Doc Searls – It's the Story, Stupid

Seeing through slides.

Scott Rosenberg: The single deadliest thing a speaker can do is read from his own slides. Agreed. It always exasperates me to see slides used as speakers notes rather than as helpful visual aids.

Want to know how to give a good presentation with slides? Here’s what I learned from two masters. It’s more than a half-decade old, but its tips are no less useful.

[The Doc Searls Weblog]

I’ve used this before as part of teaching presentation skills to consultants. Blogging it now so I can find it again later.

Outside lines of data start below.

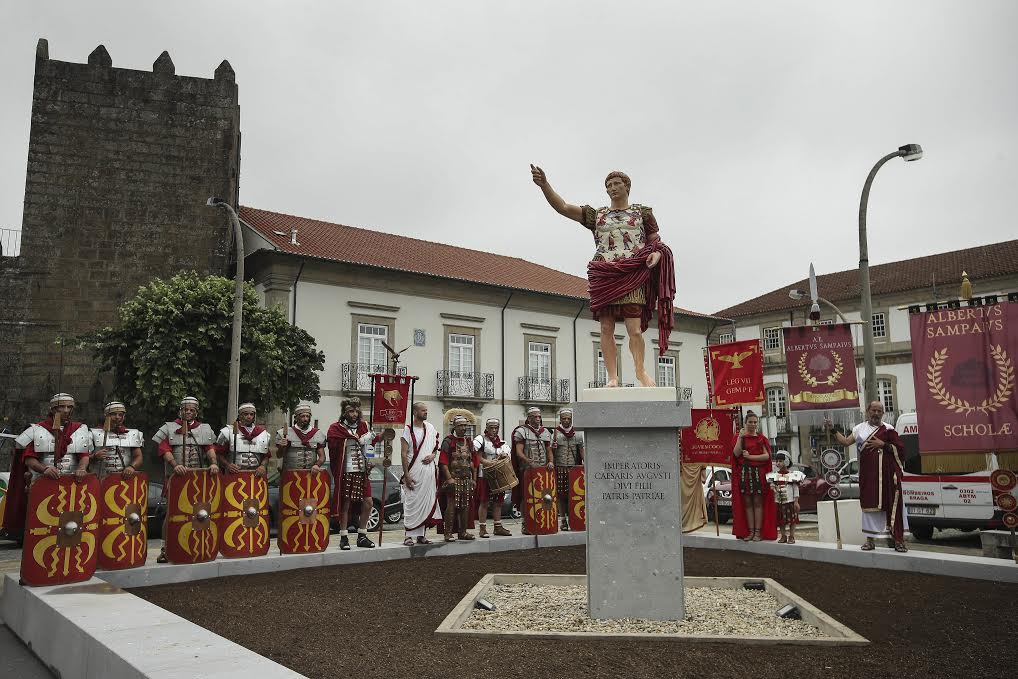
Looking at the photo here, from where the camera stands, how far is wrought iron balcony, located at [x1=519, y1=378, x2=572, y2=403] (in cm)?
3359

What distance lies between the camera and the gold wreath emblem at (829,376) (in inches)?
410

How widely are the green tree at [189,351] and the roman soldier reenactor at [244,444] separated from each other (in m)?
13.0

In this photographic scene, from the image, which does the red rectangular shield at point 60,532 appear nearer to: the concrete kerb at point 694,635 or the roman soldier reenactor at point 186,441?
the roman soldier reenactor at point 186,441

Arthur C. Clarke on Information Pollution

Arthur C. Clarke on Information Pollution. Castolari writes “Here is an interesting interview of Arthur C. Clarke and his views on regulating communications, as well as what he sees as the past, … [Slashdot]

Insight and perspective from one of my favorite authors. Here’s my favorite comment:

We are now faced with the responsibility of discernment. Just as our ancestors quickly realised that no one was going to force them to read the entire library of a thousand books, we are now overcoming the initial alarm at the sheer weight of available information and coming to understand that it is not the information itself that determines our future, only the use we can make of it.

It comes down to exercising judgment. Clarke has it and thinking about what he has to say is worth the time.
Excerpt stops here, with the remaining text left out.